#### [Text shown]
──────────────────────────────
Friday, 16 September 2022

Monarchy in the 21st Century

 I sympathise with all those who are upset over the death of Queen Elizabeth II but, at the same time, look forward with optimism to the reign of the new King. The modern world has chased all magic and mystery away from life and we must take them where we can find them for the human soul is such that we need these things. They call to the essence of our being and when they are denied, as now, we feel their loss acutely even if we can't articulate just what it is that has been lost. What has really been lost is, of course, the sense of the reality of the spiritual. 

The British monarchy stretches back a thousand years into the distant past and provides a link to history and tradition in a world where nothing has deep roots or lasts long. The pageantry that defines the monarchy, its hierarchical dignity, the ceremony and ritual that surround it, all these can satisfy the soul in a world in which everything else is materialistic. Religion is meaningless for most people now and monarchy can fill the hole in the psyche that the absence of religion leaves behind. At least, it is one of the few things that might seem to do that. In truth it can only fill a tiny fraction of that hole.

So I do sympathise with the many people who express their support for the monarchy in the wake of the Queen's death. But I can't share their emotions and for two reasons. The first is that monarchy is fairly meaningless without God above it to back it up and give it its fundamental raison d'ĂȘtre. All the ritual is centred in the reality of God. Take him away and it is just theatricals. But he is not taken away, you might protest. He is right there with the altar and the archbishop and the services and the cathedrals. No, he is not there. The words are there, the outer form is there but the spirit is not there. Some of the participants in these ceremonies may be believers according to their own lights, as the Queen is said to have been, but in what do they actually believe? A tradition, an historical idea, a set of ethics, the doctrines of an official religion? Or do they believe in the living God who animates their own soul and do they demonstrate that belief in everything they say and do? Believing in God is not enough. You must love God which means love truth. I know no one can judge the state of another's soul and I do not pretend to do such but the evidence indicates that most religious people accept the world on its own terms and that to me makes them unbelievers. You cannot believe in God and accept the world. You cannot serve two masters.
──────────────────────────────
#### [Raw records]
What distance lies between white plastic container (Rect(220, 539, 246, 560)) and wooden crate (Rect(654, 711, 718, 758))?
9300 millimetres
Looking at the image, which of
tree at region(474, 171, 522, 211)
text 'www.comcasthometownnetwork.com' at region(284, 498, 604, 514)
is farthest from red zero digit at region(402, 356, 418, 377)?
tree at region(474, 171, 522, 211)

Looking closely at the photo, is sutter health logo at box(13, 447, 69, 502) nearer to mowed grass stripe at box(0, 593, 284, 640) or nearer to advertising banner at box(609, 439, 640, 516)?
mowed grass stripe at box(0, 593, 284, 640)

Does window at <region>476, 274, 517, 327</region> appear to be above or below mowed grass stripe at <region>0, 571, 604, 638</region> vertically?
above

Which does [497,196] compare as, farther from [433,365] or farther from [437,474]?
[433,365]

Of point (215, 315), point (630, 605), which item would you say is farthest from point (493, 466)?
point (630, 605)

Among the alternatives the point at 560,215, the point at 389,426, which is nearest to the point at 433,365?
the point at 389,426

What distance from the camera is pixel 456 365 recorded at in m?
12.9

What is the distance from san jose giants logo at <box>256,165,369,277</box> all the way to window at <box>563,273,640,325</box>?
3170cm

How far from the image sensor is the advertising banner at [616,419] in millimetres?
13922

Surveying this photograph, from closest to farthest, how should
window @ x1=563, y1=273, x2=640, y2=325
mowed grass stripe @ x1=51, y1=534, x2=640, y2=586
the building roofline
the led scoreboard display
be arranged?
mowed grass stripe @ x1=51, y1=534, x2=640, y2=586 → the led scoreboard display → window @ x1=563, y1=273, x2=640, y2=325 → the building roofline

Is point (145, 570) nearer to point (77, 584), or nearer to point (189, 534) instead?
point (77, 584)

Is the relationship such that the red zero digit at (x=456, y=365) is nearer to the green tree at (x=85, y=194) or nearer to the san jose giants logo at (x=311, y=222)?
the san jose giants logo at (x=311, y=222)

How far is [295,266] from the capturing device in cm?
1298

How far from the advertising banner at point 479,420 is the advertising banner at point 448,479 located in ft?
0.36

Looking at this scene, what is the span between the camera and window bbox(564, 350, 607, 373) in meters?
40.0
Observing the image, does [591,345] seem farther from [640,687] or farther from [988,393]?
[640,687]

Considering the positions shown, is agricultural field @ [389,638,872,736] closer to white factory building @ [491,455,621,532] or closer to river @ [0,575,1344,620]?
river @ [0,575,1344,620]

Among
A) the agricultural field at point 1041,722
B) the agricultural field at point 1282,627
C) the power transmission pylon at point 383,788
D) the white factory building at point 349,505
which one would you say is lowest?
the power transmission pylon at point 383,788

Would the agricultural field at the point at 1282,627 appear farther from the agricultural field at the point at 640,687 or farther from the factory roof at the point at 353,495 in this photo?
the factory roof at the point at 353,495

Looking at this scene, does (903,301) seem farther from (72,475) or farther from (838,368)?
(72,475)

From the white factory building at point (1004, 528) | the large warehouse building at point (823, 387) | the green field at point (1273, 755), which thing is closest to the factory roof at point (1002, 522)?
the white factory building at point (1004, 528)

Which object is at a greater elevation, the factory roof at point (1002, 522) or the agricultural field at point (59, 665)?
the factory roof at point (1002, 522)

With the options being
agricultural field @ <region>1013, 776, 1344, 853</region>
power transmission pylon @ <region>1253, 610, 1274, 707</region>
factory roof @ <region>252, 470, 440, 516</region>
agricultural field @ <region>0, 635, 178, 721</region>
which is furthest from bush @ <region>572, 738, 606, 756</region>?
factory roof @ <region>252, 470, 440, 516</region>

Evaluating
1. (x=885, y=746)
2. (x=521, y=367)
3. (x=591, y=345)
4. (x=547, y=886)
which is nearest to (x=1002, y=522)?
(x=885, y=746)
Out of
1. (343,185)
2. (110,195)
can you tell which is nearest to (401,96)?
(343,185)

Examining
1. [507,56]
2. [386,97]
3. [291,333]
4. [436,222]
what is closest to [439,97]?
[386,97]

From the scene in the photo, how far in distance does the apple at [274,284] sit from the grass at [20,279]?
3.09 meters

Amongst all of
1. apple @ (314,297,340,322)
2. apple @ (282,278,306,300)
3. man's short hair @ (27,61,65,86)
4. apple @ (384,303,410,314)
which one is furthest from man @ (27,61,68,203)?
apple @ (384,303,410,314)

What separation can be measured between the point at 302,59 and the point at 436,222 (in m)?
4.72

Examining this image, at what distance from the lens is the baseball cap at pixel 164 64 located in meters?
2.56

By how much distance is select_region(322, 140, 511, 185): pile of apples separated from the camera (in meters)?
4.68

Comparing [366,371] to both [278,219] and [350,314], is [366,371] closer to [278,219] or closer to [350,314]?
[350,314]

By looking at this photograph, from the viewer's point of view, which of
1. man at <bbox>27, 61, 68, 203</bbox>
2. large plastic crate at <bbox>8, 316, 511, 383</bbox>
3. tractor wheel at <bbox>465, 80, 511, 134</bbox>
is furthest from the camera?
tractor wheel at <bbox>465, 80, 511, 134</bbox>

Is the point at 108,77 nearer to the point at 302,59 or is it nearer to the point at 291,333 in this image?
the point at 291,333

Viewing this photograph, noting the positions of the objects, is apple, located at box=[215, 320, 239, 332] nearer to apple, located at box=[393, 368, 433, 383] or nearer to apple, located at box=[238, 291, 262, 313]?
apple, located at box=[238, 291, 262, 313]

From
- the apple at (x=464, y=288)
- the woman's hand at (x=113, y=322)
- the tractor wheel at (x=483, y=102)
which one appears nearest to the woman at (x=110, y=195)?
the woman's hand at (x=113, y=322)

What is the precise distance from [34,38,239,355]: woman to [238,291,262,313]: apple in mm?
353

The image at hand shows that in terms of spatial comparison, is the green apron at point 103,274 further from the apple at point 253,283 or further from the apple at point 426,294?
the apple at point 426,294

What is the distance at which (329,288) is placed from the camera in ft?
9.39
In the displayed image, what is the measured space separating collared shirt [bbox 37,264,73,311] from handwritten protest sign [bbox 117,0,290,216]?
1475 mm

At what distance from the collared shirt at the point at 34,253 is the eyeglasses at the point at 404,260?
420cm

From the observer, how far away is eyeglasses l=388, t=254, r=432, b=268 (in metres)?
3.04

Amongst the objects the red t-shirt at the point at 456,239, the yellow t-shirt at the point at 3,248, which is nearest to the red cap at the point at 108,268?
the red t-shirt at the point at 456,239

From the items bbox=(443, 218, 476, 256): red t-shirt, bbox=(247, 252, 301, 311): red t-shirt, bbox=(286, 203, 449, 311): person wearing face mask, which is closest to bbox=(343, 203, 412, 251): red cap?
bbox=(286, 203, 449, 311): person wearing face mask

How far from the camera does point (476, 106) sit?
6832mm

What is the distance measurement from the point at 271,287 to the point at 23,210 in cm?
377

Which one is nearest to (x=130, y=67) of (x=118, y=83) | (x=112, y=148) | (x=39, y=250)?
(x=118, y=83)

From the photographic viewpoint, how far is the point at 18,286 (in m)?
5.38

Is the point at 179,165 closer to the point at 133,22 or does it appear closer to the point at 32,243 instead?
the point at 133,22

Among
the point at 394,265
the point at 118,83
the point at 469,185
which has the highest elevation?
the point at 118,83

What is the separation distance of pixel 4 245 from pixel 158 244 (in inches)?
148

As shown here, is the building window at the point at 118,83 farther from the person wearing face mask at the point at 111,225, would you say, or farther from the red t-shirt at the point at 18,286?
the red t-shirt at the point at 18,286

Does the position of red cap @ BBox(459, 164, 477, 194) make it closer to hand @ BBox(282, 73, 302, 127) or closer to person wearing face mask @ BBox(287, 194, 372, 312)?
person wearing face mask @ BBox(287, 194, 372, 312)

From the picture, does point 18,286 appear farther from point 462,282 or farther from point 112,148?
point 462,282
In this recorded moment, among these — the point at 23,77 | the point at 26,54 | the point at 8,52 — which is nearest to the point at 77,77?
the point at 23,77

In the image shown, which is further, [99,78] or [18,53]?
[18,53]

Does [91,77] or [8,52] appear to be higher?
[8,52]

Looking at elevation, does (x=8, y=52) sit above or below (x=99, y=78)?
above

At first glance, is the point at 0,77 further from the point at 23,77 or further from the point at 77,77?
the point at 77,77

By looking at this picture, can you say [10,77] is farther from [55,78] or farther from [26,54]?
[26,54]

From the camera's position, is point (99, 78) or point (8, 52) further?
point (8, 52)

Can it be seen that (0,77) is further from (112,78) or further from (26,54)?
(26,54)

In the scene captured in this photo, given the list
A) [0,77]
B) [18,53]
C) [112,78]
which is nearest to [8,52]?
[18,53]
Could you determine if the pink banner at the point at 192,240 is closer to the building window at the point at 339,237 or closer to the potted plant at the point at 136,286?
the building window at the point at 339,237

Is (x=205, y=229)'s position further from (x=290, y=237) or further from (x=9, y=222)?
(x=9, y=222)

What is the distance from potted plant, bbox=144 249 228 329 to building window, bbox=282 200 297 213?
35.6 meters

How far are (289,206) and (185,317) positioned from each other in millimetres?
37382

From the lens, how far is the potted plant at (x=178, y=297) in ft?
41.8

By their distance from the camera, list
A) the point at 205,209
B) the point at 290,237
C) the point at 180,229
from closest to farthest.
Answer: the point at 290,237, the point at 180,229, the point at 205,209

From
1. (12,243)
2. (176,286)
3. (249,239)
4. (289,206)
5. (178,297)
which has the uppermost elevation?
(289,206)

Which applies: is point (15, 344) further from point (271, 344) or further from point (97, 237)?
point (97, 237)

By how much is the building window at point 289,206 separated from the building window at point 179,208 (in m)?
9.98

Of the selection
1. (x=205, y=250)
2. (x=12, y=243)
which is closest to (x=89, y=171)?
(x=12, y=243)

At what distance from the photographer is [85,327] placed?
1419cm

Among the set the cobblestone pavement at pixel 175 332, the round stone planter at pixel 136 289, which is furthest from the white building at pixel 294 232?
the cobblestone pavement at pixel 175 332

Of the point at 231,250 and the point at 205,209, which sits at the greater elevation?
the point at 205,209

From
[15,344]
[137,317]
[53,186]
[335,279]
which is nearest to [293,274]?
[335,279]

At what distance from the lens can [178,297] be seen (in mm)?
──────────────────────────────
#### [Objective]
Extend the post on monarchy in the 21st century above, starting right after its final sentence.

#### [Exercise response]
The second cause for my reservations concerns the personalities of the deceased Queen and her son Charles. The Queen cannot be faulted. She served her country faithfully for 70 years. She never put a foot wrong. Her moral character cannot be questioned. This is what people say and I don't dispute it. But I would say that despite her obvious qualities she appeared to be entirely passive in the face of massive spiritual degradation. Maybe she said and did things behind the scenes but if so she was remarkably ineffective, given the spiritual situation in the UK today. Under her watch the Royal Family became all show and no substance. She went along with every change in the country including what amounts to a loss of sovereignty, the conversion of the Church of England into a branch of secular liberalism and the radical restructuring of the population. The fact that her nation and her Church are in a much worse state spiritually at her death than when she ascended the throne cannot be blamed on her personally but as far as the public is concerned she did nothing to arrest the slide downwards apart from carrying on behaving as she had been brought up to behave. On the credit side, her personal behaviour was impeccable. She did her duty to the end, acting with dignity at all times. She clearly impressed everyone who met her and not just because of her position. But how did the Queen use her role? To be brutal, as an opener of fetes. The purpose of the British Royal Family under the late Queen became simply to stay in business. It survives because most people agree that it is better than the alternative which is true enough as it does provide a link to a past rooted in God but when, in itself and as it is now, it really just seeks to be all things to all men what use is that? In reality, it has become just another arm, a traditionalist, anti-modern but really completely modernised arm, of the global elite basically used to absorb resistance to the more overt forms of globalism. King Charles claims to be a traditionalist (or even a Traditionalist) but he seems likely to go along with all the ongoing corruptions of the country and the West as a whole apart from some token opposition. Perhaps not. We shall see.

It's easy to criticise and I don't mean this as a personal attack. I recognise that the Queen had an impossible task and she was certainly a fair better monarch than her abdicating uncle would have been. But there is the sense that her main objective became to keep the family business running and if the soul of the country suffered in the meantime that was secondary. I am sure that personally she regretted many of the changes that came about during her reign but, even though she was only a constitutional monarch, she might have done a little more on the positive side to defend her nation from the depredations of the spiritual attack on it.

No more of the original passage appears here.